A recently patched security flaw in Microsoft Windows Server Update Services (WSUS) has been exploited by threat actors to distribute malware known as ShadowPad.
“The attacker targeted Windows Servers with WSUS enabled, exploiting CVE-2025-59287 for initial access,” AhnLab Security Intelligence Center (ASEC) said in a report published last week. “They then used PowerCat, an open-source PowerShell-based Netcat utility, to obtain a system shell (CMD). Subsequently, they downloaded and installed ShadowPad using certutil and curl.”
ShadowPad, assessed to be a successor to PlugX, is a modular backdoor widely used by Chinese state-sponsored hacking groups. It first emerged in 2015. In an analysis published in August 2021, SentinelOne called it a “masterpiece of privately sold malware in Chinese espionage.”
CVE-2025-59287, addressed by Microsoft last month, refers to a critical deserialization flaw in WSUS that could be exploited to achieve remote code execution with system privileges. The vulnerability has since come under heavy exploitation, with threat actors using it to obtain initial access to publicly exposed WSUS instances, conduct reconnaissance, and even drop legitimate tools like Velociraptor.
|
ShadowPad installed via CVE-2025-59287 exploit |
In the attack documented by the South Korean cybersecurity company, the attackers have been found to weaponize the vulnerability to launch Windows utilities like “curl.exe” and “certutil.exe,” to contact an external server (“149.28.78[.]189:42306”) to download and install ShadowPad.
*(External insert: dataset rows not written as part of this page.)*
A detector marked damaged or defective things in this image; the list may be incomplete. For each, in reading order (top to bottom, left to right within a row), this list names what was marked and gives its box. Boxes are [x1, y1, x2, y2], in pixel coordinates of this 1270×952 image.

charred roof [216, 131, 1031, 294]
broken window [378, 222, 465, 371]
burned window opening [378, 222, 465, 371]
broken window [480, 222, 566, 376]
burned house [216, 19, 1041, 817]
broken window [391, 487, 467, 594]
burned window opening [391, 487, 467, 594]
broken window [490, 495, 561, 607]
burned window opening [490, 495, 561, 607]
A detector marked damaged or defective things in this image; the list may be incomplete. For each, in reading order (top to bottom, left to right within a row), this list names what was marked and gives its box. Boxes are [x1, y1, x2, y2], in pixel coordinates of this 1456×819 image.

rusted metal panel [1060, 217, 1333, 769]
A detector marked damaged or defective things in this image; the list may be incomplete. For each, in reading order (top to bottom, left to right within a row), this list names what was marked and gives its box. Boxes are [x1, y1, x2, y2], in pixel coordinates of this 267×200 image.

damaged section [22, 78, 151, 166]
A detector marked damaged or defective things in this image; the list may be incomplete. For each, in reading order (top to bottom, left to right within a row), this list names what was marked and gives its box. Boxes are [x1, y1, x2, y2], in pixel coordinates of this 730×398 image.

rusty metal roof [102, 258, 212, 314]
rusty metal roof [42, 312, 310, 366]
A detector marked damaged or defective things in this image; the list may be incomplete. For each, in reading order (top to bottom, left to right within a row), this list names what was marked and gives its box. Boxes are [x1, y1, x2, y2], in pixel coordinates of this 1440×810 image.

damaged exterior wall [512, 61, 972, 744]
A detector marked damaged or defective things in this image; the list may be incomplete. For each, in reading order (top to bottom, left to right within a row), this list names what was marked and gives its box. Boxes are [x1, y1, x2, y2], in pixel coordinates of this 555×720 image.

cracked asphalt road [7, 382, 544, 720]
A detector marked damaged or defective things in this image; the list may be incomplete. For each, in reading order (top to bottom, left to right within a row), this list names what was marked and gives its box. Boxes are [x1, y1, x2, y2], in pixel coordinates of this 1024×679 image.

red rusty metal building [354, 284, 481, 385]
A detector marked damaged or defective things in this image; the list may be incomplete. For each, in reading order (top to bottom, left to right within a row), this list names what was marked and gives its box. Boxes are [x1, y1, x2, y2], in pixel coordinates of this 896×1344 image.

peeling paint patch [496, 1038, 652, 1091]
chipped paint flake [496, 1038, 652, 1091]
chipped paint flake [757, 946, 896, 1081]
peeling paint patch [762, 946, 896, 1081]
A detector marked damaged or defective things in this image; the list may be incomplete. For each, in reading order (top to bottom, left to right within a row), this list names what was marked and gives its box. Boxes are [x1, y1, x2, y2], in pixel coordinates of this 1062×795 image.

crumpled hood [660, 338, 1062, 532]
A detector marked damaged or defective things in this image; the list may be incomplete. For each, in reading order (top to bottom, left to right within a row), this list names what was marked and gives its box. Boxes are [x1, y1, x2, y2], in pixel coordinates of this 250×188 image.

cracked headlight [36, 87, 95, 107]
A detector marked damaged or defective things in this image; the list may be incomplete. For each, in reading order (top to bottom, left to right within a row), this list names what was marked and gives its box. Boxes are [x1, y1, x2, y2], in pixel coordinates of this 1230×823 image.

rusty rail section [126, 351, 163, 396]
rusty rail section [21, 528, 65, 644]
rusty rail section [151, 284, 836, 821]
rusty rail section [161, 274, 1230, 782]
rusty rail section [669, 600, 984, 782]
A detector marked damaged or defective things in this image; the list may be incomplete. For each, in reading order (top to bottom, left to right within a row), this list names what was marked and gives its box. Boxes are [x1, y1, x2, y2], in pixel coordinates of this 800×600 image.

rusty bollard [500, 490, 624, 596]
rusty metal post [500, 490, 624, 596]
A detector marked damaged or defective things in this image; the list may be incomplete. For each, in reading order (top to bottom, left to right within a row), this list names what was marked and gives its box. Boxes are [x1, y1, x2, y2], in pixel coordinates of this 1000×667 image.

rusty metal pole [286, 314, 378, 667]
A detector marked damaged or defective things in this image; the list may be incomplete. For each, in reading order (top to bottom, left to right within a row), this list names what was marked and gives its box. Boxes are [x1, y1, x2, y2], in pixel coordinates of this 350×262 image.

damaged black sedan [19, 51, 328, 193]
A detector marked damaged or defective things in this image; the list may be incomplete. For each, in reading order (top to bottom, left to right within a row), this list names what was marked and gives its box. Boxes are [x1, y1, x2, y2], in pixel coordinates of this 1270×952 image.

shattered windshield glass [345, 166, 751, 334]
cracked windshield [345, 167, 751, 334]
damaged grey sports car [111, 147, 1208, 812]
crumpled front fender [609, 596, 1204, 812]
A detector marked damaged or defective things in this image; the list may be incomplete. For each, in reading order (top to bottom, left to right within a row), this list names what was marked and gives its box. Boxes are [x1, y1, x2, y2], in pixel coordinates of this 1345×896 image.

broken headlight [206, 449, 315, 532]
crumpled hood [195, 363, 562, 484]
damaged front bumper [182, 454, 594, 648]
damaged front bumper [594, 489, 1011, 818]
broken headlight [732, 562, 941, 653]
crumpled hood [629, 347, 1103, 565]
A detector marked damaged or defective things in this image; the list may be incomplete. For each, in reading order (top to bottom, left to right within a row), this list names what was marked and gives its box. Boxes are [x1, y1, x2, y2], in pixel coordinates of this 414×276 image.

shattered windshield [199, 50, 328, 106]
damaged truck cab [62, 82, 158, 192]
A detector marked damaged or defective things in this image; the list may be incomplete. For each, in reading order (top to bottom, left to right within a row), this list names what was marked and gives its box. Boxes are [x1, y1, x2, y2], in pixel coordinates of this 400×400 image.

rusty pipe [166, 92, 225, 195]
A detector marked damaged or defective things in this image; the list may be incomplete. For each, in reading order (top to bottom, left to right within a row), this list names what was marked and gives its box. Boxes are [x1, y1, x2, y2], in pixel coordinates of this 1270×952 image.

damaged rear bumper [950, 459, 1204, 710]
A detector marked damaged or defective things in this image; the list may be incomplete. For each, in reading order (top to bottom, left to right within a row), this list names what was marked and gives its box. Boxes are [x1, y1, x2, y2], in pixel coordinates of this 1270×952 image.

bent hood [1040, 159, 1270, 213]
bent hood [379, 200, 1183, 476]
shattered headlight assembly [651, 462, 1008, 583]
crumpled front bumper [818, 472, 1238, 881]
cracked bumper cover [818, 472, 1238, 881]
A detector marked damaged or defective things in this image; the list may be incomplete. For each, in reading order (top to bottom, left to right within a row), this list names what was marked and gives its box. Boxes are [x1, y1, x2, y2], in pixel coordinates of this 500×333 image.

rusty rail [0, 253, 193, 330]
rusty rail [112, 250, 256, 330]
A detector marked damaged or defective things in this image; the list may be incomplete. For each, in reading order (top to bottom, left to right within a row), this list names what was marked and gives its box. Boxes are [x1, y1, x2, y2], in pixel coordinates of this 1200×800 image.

ShadowPad, similar to PlugX, is launched by means of DLL side-loading, leveraging a legitimate binary (“ETDCtrlHelper.exe”) to execute a DLL payload (“ETDApix.dll”), which serves as a memory-resident loader to execute the backdoor.
Once installed, the malware is designed to launch a core module that’s responsible for loading other plugins embedded in the shellcode into memory. It also comes fitted with a variety of anti-detection and persistence techniques. The activity has not been attributed to any known threat actor or group.
“After the proof-of-concept (PoC) exploit code for the vulnerability was publicly released, attackers quickly weaponized it to distribute ShadowPad malware via WSUS servers,” AhnLab said. “This vulnerability is critical because it allows remote code execution with system-level permission, significantly increasing the potential impact.”